▸ **Exercise requirements**:
1/ Do these statements agree with the post on life transitions? Answer each with yes or no, and quote the deciding words from the post.
(a) The author has lived in 20 different dwellings in three countries.
(b) Four of the author's job changes were layoffs.
(c) According to Brumet, Western culture tends to celebrate endings.
2/ In the post on life transitions, what three stages does Bridges say each transition has?
3/ Rewrite the stretch of the post on life transitions from "Everything has a" through "a new season.", putting "familiar" where "status quo" stands.

---------- Document passage

One of my favorite books is one by Robert Brumet, Finding Yourself in Transition. As we leave behind this unprecedented 2020, I wanted to offer you a personalized summary to share some of the author’s insight to build perspective regarding a year packed with significant vicissitudes.

Rosemary Filmore Rhea asserts that change is the keynote of life. We see changes everywhere in the cycles of nature, particularly in season trees. When the air chills, the leaves change color and shower down, leaving the trees dark and bare. The trees come alive when winter moves into spring with a new ghost of green and then bursting forth with rich foliage. Trees do not resist but cooperate with the cycle of nature.

Just as trees, there is a divine rhythm at work in our individual lives. Endings and new beginnings mark the patterns of our days. Although we intellectually understand that transitions are part of the creation, when change comes rapidly in our individual lives, we feel threatened. We resist and question the meaning and purpose of what we are experiencing. 

“We experience many transitions in our life journey. Some are wanted, pleasant, expected, and some are unwanted and unexpected”.

I had experienced many life transitions. As a child growing up, we had three relocations due to my father’s work. At a young age, I experienced changes in my environment, leaving friends, schools, houses, and more. Then when I married, dual carriers got us moving cities. I had lived in 20 different dwellings in three countries. I had changed jobs six times, from which 3 were layoffs. I married and divorced twice, and I had experienced all the lifespan changes related to raising a family, from having children to become an empty nester. My last big transition was to leave a long corporate career as an HR professional to become a consultant and a professional coach. 

All these life and career changes had made me very interested in working in personal, career, and corporate change. I feel a sense of purpose when I help my clients find meaning in transitions leading to breakthroughs and personal transformations.

Transitions are often a time of crisis containing both threats and opportunities. Even as uncomfortable they might be, they bring chances for pivoting into a new life. According to Bridges, Each transition has three stages: Endings, The Void, and New Beginnings.


Everything has a beginning and an end. During our life span, we experience many beginnings and many endings. According to Brumet, in our Western culture, we tend to celebrate beginnings while we fear or resist ends. Unfinished ends tend to cloud our ability to deal with and process change in our lives. 

To me, an ending is like ‘walking away’ from something or somebody and can take the form of a job, a career, a partner, a place, a lifestyle, or more. Either by choice or imposed, the time has come to walk away, leaving behind that aspect of our lives. 

When ending something or someone, we have to let it go or disengage to open to other possibilities. Instead of clinging to the status quo, we can learn from the trees that are willing to let go of leaves to prepare for a new season.

--------------------
---------- Raw data

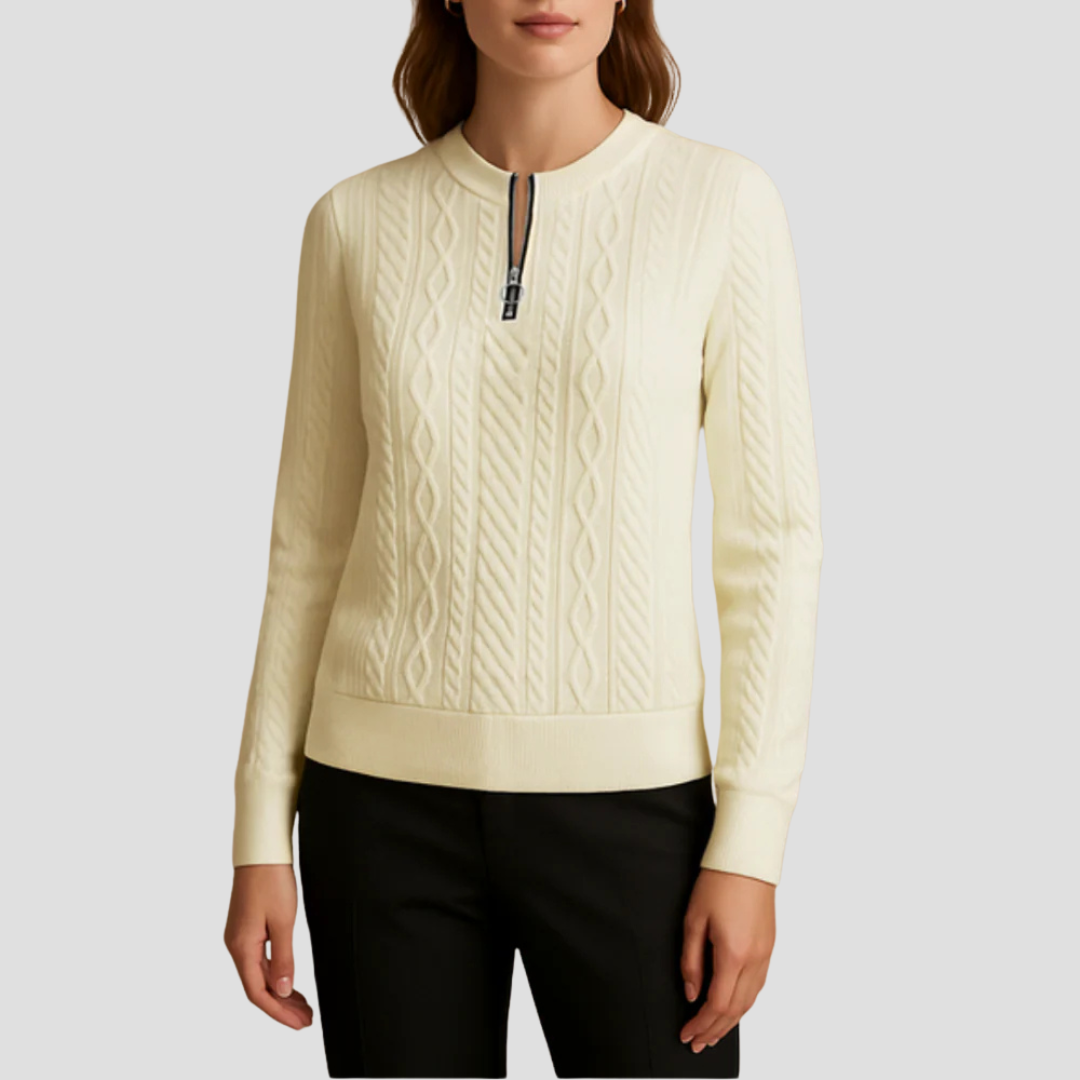 Muriel | Half-Zip Jumper 0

--------------------

▸ **Outputs by task**:
1/
(a) Yes: "I had lived in 20 different dwellings in three countries."
(b) No: "I had changed jobs six times, from which 3 were layoffs."
(c) No: "in our Western culture, we tend to celebrate beginnings while we fear or resist ends."

2/ Endings, The Void, and New Beginnings.

3/
Everything has a beginning and an end. During our life span, we experience many beginnings and many endings. According to Brumet, in our Western culture, we tend to celebrate beginnings while we fear or resist ends. Unfinished ends tend to cloud our ability to deal with and process change in our lives. 

To me, an ending is like ‘walking away’ from something or somebody and can take the form of a job, a career, a partner, a place, a lifestyle, or more. Either by choice or imposed, the time has come to walk away, leaving behind that aspect of our lives. 

When ending something or someone, we have to let it go or disengage to open to other possibilities. Instead of clinging to the familiar, we can learn from the trees that are willing to let go of leaves to prepare for a new season.